* _MISE EN PRATIQUE_
(A) Selon l'extrait sur l'art contemporain à La Réunion, qui est le nouveau conservateur du musée Léon Dierx ?
(B) Rédigez la suite de l'extrait sur l'art contemporain à La Réunion, en reprenant après sa dernière phrase.

* _EXTRAIT_
────────

Le soutien des artistes à la jeune structure a été décisif. « La majeure partie du fonds était composée de prêts entièrement gratuits ou de dons ; en général pour un achat l’artiste ajoutait 4 à 5 œuvres prêtées pour la location. C’est cet engagement qui a validé le projet ».

Le reste des acquisitions est constitué d’estampes d’artistes reconnus sur le plan national, ainsi que d’artistes présents à l’artothèque de Créteil.

Réalité populaire et acréologie : une vision pluraliste dans le champ émergeant de l’art contemporain à La Réunion

La création de l’Artothèque intervient dans une période de structuration du secteur de l’art contemporain dans l’île.  Rue de Paris, dans le même périmètre, François Cheval, le nouveau conservateur du musée Léon Dierx, prend ses marques avec un projet artistique affichant de grands noms de l’art contemporain international. Marcél Tavé, au FRAC, développe une approche qu’il nomme « Elitisme populaire », en triant sur le volet quelques noms d’artistes réunionnais, qu’il met en dialogue avec des artistes de notoriété internationale.

────────

* _LES DONNÉES_
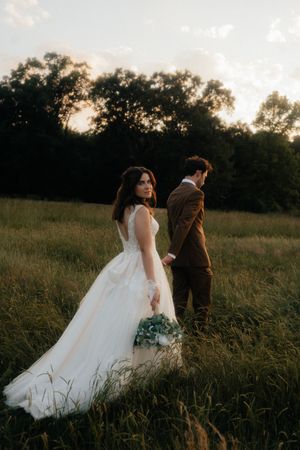 Bride in white gown holds bouquet, glancing back at groom in brown suit, standing in a lush green field at sunset.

────────

* _CORRIGÉ_
(A) François Cheval.

(B)
Face à ces « monstres de l’art contemporain » que sont le Musée Léon Dierx et le FRAC qui se positionnent sur une stratégie nationale et internationale, il faut donner une identité forte à la jeune Artothèque. Si c’est la complémentarité qui opère avec le Musée, c’est dans l’adversité que cette identité va se créer avec le FRAC.

« Il ne s’agissait pas, se rappelle Dominique Calas-Levassor, d’amasser un trésor de bon goût dans la mouvance de la dictature intellectuelle mais d’être un forum de la tolérance et de l’apprentissage du regard »[10]… Le projet était de se démarquer de ce qu’elle nomme « la pensée unique », c’est-à-dire avec une esthétique officielle prônée par le Ministère de la Culture et relayée par des « antennes » en région.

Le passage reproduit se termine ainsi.